Similar plywood barriers throughout town had become canvases for BLM and associated graffiti art already. Many murals of varying degrees of crudeness remain up as of this writing; Apple reclaimed its downtown store only after spending a year wrapped in and then donating the impromptu George Floyd mural that went up on its protective barriers, to a local BLM outfit, so as not to be seen as desecrating the art. The store now resembles a prison, shielded behind tall, steel-framed fencing anchored by concrete blocks.

A black judge invited schoolchildren to paint a mural on the boards put up to protect the new courthouse from peaceful protest vandalism. Thus was born the “aspirations for justice” mural project (because the current system of law can only be seen as aspiring to, never serving justice):

Inspired by art popping up around the city in response to the Black Lives Matter movement, Judge Oden-Orr called for a mural centered on racial justice to fill some of the space on the temporary walls outside the courthouse. Judge Oden-Orr said he feels strongly that, in all moments but particularly this one, it is the responsibility of the court to educate youth on their civil rights and to encourage engagement and activism. So, in fall of 2020 he began hosting conversations with youth from organizations across the Portland metro area. 

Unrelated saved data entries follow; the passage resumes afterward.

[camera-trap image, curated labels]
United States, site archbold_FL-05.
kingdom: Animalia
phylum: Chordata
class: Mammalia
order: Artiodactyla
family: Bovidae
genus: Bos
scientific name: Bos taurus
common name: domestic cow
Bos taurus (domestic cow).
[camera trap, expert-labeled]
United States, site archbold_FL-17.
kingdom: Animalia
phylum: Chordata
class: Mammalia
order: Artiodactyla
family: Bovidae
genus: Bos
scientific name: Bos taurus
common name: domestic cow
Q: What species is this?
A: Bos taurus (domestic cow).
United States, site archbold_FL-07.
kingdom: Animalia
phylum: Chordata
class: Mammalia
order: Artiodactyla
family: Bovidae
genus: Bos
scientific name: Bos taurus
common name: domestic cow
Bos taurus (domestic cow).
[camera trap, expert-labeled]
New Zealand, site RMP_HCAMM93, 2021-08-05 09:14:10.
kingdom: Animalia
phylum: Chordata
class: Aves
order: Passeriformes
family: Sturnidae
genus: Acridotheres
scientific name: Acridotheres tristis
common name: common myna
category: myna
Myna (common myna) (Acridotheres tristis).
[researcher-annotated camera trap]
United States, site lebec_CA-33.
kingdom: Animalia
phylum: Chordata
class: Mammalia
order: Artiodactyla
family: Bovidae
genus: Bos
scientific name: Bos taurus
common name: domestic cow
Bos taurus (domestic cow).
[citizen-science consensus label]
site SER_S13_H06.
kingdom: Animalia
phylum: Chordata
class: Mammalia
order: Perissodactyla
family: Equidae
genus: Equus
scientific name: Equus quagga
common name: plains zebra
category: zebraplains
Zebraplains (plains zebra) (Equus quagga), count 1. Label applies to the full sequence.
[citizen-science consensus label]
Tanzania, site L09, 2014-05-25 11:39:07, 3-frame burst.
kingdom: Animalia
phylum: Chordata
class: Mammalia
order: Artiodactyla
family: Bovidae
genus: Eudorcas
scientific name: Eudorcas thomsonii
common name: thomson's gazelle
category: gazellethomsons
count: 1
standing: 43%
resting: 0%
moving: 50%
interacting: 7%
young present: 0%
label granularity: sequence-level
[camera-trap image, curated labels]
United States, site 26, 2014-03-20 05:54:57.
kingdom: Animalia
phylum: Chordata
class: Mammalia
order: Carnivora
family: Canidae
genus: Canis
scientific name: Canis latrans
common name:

“Apple stands in support of the artists and all who are fighting for social and racial justice” . . . (Photo by Dennis Dale)
. . . “But we’ll be standing behind this.” (Photo by Dennis Dale)
Multnomah County Courthouse (Photo by Dennis Dale)

Grotesque diversity kitsch increasingly replaces the old settler history aesthetic in Portland. The city leads the nation in historical self-abnegation. It’s difficult to imagine a greater betrayal of a city’s founders and settler stock, with the comfortable decadents of the present distastefully tossing aside their sacrifice and giving their legacy over to the malicious and impressively mediocre.

Still, the field for the statue-toppling and school re-naming legacy levelers remains target-rich. Why, I just passed a street named “Custer” the other day. So much work still to be done!

Editor’s note: This article appeared originally at “Untethered.”